Un pensamiento muy oriental, que haríamos bien en asumir, es el de la propia caducidad. Como espíritus envasados en un cuerpo finito, conforme pasa el tiempo vamos a sufrir desgaste de este envoltorio humano y eventualmente la muerte. Lejos de resultar un asunto alarmante para deprimirnos, conviene entender esa finitud frente al tiempo como un metrónomo que mide nuestro avance personal. En más de una ocasión he comentado por aquí la maravillosa actitud de despertar cada mañana dispuestos a “aprender a morir”. Esto es, en disposición de aprovechar todo cuanto tenemos al alcance para hacer de este día el más significativo de nuestra biografía.

Esa misma negación nos descoloca cuando estamos frente a un ser querido que padece una enfermedad. Le expresamos los mejores deseos que no siempre van acordes con la realidad que está viviendo. No sé si con el alma o solo con la palabra, invocamos la presencia de una cura milagrosa frente a cualquier padecimiento, independientemente de su origen o su avanzada evolución. Siento que es más provechoso apelar a la fortaleza o a la resiliencia del enfermo, o a la amorosa atención de sus cuidadores, más que a eventos mágicos poco probables.

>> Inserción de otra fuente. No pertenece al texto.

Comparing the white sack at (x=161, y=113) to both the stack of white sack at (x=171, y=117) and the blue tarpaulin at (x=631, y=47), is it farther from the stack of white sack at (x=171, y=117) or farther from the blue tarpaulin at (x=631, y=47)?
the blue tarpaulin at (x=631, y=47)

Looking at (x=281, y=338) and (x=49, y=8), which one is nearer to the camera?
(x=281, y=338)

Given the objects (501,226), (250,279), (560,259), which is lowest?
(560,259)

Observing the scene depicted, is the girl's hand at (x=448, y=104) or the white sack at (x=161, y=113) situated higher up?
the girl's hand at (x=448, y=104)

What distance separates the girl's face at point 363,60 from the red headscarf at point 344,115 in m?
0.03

Mucho se logra cuando nos colocamos en la realidad del aquí y del ahora –el momento presente—y es a partir de este como enfocamos nuestra existencia, estableciendo propósitos de vida que comenzamos a cumplir poco a poco, con plena conciencia, desde un primer paso y siempre hacia adelante. Según la filosofía de oriente, es solamente de esta forma, viviendo el presente a profundidad, como se logra saborear la felicidad. Mediante el disfrute de lo que hay, sin estar atados a un pasado que ya no existe, ni en búsqueda de adelantar el tiempo futuro, ese que aún no llega.

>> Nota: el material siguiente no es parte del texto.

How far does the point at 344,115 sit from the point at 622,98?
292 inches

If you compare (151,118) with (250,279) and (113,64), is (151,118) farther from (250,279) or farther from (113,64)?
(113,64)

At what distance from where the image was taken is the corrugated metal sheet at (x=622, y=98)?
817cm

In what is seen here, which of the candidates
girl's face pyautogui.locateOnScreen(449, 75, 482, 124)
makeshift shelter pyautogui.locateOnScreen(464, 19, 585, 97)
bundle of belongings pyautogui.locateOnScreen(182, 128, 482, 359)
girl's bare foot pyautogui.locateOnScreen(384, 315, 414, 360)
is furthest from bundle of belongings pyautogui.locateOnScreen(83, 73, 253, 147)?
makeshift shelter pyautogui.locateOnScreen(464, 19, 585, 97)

Cuando observamos a los niños en sus juegos, descubriremos esa maravilla tan suya: Ellos viven a fondo el momento presente, haciendo volar la imaginación, que convierte lo ordinario en extraordinario, para disparar el goce del momento. Algo similar hacen los perros, ellos saben disfrutar lo que hay en el momento presente, sin preocuparse por lo que vaya a pasar más delante. En cambio, nosotros, los adultos pensantes, solemos cargar una losa de cosas pasadas y además vamos en contra de los vientos de futuro que imagina nuestra mente, en lugar de fluir con lo que es, de aceptar una realidad tal y como se presenta, y aprender a sacar de ella el mayor provecho. Porque, así sea en las condiciones más desfavorables, algo hemos de aprender siempre de cualquier experiencia. Frente a un obstáculo que enfrentamos, en el mejor de los casos logramos una victoria, definitivamente, pero siempre obtenemos una lección que nos queda para toda la vida.

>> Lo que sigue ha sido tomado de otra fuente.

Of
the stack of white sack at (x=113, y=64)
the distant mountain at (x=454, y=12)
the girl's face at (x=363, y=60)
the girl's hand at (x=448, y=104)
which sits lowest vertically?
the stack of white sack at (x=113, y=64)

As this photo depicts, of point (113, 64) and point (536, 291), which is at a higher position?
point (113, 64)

Mi querido compañero el “Taka” ha cumplido ya con esta etapa terrenal y sigue su camino. A los que nos quedamos corresponde dar las gracias al cielo por haber coincidido con él en esta etapa, y luego regresar a nuestro diario picar piedra, trabajando por hacer de la nuestra, una existencia auténtica y con significado. Que el día que la vida nos plantee otras condiciones, como la enfermedad desgastante o la muerte, logremos asumirlas como lo que son, una parte del camino a enfrentar con todos nuestros recursos de conciencia.

Descanse en paz, mi buen amigo Alejandro. Su partida deja una impronta única entre todos los que le conocimos y hoy podemos afirmar, que su paso por este mundo representa una gran lección de amor a la vida.